Rewrite the stretch from the line containing "Out of the set" through the line containing "11.3 metres", switching "narrow trail" to "hiking path" and leaving everything else unchanged.

**** DATASET RECORDS ****

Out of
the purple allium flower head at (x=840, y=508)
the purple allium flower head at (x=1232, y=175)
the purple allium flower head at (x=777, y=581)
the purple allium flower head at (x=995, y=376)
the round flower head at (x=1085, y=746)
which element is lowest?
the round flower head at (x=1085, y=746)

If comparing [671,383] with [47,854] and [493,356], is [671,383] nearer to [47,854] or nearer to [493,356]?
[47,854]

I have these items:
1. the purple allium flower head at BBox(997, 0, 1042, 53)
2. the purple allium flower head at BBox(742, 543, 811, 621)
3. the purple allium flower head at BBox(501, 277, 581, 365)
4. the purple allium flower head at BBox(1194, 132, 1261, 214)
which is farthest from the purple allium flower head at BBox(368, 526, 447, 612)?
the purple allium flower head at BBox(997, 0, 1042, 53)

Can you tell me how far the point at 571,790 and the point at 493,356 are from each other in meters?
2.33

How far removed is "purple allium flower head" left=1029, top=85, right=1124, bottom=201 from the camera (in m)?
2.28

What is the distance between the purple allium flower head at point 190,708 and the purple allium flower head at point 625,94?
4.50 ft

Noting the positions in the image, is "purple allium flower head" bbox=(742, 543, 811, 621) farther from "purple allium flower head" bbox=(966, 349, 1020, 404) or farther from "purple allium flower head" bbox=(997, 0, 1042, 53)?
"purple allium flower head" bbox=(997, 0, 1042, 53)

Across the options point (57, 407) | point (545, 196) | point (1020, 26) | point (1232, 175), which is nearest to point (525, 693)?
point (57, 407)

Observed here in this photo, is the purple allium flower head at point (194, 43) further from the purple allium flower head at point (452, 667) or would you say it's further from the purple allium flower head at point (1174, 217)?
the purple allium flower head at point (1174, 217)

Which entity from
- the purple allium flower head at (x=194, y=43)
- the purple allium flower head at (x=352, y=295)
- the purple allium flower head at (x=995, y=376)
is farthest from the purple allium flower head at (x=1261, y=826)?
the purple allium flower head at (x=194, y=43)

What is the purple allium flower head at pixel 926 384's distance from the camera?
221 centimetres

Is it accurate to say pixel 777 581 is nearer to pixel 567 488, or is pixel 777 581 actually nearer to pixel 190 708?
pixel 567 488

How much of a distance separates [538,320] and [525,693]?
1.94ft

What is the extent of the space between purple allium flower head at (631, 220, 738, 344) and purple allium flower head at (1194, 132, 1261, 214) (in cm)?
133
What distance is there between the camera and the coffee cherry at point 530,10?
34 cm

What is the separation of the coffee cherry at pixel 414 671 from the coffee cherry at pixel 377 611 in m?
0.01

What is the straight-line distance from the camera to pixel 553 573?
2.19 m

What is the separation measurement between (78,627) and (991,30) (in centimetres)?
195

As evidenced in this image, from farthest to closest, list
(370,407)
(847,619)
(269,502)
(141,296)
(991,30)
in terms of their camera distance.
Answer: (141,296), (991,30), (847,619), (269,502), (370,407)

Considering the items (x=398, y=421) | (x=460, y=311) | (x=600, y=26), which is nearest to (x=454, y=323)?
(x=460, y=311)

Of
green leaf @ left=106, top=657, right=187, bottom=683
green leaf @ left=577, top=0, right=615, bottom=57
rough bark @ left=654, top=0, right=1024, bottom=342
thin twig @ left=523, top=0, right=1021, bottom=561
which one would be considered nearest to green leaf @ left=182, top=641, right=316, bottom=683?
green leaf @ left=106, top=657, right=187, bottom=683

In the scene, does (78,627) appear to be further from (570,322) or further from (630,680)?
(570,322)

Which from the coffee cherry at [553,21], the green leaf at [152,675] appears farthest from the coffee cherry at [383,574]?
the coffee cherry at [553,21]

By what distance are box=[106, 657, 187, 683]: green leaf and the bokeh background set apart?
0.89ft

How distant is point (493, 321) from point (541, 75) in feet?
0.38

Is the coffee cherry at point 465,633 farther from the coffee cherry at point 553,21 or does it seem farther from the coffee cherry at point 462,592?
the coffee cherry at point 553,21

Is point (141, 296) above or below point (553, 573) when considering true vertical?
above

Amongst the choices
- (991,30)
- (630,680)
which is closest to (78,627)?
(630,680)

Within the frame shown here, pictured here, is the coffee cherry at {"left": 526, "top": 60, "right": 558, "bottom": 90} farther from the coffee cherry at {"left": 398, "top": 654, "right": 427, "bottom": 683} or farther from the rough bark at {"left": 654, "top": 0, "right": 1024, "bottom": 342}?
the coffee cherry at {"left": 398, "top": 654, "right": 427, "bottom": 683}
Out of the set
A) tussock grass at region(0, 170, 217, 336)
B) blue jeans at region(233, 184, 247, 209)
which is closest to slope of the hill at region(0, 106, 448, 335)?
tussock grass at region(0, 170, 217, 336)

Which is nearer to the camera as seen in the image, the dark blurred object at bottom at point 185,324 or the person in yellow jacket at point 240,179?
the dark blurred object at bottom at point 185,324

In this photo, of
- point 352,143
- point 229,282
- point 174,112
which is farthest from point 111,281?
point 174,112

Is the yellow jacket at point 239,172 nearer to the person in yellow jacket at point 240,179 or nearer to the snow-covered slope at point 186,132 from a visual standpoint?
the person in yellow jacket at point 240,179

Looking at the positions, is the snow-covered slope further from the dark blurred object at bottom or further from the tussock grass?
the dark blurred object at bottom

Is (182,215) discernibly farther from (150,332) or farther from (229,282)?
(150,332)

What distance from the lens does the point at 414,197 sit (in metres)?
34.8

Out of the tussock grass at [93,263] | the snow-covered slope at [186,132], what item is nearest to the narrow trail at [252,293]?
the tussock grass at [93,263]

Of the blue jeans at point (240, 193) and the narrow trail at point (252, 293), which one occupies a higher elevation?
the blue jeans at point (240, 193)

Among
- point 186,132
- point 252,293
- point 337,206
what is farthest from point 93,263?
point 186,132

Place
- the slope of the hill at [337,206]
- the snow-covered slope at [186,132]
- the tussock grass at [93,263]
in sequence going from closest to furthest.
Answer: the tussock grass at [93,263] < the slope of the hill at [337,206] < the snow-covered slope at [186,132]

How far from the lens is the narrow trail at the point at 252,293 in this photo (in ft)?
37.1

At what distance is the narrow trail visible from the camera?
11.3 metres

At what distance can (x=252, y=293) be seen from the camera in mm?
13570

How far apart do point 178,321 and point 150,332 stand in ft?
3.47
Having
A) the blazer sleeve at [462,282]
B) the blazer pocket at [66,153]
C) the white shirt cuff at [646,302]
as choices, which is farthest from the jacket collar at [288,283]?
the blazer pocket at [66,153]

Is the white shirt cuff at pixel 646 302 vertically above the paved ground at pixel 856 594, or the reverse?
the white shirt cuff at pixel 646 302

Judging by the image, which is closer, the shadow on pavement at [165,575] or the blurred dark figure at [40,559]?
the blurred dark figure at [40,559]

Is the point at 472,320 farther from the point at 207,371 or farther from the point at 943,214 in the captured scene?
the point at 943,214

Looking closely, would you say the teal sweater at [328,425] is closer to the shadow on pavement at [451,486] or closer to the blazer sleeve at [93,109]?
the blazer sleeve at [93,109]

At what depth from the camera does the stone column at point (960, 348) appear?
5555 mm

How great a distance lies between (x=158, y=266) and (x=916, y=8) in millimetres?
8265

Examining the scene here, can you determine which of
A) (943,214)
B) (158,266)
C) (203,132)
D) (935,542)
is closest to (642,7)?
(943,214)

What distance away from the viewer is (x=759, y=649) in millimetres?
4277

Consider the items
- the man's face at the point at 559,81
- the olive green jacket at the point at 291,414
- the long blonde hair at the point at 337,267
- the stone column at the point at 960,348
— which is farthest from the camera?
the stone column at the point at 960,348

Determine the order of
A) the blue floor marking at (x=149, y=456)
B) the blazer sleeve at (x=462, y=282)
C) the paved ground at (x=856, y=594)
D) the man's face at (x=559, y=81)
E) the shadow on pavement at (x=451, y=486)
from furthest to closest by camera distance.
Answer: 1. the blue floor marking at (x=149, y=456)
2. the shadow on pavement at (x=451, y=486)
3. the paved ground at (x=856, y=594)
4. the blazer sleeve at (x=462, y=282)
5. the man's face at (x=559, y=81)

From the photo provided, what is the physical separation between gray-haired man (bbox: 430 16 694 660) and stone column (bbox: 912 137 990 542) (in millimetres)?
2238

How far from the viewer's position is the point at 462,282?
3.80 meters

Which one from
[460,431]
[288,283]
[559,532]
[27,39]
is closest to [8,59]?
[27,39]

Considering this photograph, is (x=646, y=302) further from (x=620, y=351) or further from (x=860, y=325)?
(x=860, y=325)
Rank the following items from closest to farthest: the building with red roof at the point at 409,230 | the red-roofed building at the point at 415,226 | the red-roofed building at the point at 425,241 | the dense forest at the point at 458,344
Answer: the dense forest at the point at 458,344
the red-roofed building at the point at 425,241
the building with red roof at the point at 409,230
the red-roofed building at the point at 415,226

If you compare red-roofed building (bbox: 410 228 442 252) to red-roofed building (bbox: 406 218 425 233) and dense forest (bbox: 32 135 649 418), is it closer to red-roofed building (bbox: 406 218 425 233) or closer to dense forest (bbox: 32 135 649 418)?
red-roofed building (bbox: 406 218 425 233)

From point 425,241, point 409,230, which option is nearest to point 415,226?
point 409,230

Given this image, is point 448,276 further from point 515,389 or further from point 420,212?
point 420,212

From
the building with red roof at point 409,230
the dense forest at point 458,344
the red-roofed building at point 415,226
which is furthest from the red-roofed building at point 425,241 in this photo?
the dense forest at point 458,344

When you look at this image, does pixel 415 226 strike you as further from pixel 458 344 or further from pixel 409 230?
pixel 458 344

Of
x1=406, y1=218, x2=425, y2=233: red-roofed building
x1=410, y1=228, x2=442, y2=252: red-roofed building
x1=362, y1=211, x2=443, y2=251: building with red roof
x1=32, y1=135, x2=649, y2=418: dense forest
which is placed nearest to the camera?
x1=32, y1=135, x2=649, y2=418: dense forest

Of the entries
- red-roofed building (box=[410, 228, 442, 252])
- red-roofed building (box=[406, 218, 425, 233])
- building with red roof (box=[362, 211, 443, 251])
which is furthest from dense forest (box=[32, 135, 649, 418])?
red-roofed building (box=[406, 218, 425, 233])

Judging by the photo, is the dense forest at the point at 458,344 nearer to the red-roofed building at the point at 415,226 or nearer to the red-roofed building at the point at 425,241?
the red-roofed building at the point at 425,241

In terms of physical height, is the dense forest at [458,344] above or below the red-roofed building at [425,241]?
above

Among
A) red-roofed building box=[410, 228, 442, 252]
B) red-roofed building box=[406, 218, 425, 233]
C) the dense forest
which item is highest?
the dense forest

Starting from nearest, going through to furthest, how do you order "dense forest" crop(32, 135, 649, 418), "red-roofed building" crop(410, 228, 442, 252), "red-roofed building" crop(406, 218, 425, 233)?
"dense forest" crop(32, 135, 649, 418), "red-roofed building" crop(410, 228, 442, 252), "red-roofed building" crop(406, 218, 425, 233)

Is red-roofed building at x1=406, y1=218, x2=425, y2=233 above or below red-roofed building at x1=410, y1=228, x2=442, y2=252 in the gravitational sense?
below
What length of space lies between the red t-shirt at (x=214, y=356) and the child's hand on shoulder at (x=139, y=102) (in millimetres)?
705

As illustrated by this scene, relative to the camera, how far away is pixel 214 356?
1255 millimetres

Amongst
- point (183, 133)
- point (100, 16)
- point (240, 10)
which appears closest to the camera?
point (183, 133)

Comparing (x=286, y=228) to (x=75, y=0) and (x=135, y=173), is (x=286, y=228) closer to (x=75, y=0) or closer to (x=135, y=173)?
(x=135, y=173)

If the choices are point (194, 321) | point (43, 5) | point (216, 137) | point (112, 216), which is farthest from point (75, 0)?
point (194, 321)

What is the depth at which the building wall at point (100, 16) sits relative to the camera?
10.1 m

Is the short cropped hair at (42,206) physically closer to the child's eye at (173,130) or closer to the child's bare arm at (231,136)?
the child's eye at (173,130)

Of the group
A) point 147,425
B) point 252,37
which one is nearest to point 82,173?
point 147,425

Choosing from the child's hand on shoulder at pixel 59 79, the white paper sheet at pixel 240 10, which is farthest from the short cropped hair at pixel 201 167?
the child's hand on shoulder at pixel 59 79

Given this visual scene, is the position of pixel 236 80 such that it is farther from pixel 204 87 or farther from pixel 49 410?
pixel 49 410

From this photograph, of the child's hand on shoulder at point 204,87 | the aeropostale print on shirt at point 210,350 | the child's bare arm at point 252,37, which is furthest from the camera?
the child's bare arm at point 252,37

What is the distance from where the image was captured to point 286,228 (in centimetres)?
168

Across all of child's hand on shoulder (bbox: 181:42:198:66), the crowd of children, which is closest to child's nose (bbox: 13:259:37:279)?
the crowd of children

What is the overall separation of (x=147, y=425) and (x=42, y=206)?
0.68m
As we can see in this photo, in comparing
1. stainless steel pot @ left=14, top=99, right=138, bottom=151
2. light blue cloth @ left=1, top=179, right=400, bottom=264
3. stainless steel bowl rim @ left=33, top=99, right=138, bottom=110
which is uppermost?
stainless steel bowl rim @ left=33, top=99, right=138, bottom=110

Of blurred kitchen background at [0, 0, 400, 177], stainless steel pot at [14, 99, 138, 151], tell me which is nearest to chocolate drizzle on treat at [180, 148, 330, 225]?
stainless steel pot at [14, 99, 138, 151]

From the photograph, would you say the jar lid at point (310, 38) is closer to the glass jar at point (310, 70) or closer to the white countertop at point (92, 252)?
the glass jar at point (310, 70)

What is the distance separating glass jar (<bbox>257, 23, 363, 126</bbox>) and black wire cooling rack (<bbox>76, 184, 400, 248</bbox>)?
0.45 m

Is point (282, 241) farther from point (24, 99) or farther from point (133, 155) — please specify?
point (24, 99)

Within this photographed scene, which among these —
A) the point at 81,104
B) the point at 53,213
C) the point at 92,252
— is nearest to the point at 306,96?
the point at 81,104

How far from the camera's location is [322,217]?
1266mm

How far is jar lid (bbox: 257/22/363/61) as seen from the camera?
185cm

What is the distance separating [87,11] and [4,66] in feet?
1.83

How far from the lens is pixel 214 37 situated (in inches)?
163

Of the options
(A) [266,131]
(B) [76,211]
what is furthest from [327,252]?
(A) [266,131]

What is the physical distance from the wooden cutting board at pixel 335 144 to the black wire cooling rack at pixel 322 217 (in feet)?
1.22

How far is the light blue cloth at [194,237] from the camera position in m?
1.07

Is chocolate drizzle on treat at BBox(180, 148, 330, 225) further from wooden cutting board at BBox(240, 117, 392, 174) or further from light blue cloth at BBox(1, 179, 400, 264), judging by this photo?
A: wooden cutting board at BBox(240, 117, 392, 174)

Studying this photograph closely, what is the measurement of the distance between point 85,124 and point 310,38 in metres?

****

EXPECTED ANSWER
Out of the set
A) tussock grass at region(0, 170, 217, 336)
B) blue jeans at region(233, 184, 247, 209)
which is closest to slope of the hill at region(0, 106, 448, 335)?
tussock grass at region(0, 170, 217, 336)

Which is nearer to the camera as seen in the image, the dark blurred object at bottom at point 185,324 or the person in yellow jacket at point 240,179?
the dark blurred object at bottom at point 185,324

In this photo, of
- point 352,143
- point 229,282
- point 174,112
which is farthest from point 111,281?
point 174,112

Is the yellow jacket at point 239,172 nearer to the person in yellow jacket at point 240,179 or nearer to the snow-covered slope at point 186,132 from a visual standpoint?
the person in yellow jacket at point 240,179

Looking at the positions, is the snow-covered slope further from the dark blurred object at bottom or further from the tussock grass?
the dark blurred object at bottom

Is (182,215) discernibly farther from (150,332) or farther from (229,282)?
(150,332)

What distance from the lens does the point at 414,197 sit (in metres)?
34.8

Out of the tussock grass at [93,263] | the snow-covered slope at [186,132], what item is nearest to the hiking path at [252,293]?
the tussock grass at [93,263]

Of the blue jeans at point (240, 193) and the hiking path at point (252, 293), which one occupies a higher elevation?
the blue jeans at point (240, 193)

Among
- point 186,132
- point 252,293
- point 337,206
what is farthest from point 93,263?
point 186,132

Place
- the slope of the hill at [337,206]
- the snow-covered slope at [186,132]
- the tussock grass at [93,263]
in sequence going from closest to furthest.
Answer: the tussock grass at [93,263] < the slope of the hill at [337,206] < the snow-covered slope at [186,132]

How far from the lens is the hiking path at the point at 252,293 in this photo (in ft)?
37.1

At what distance is the hiking path visible from the camera?
11.3 metres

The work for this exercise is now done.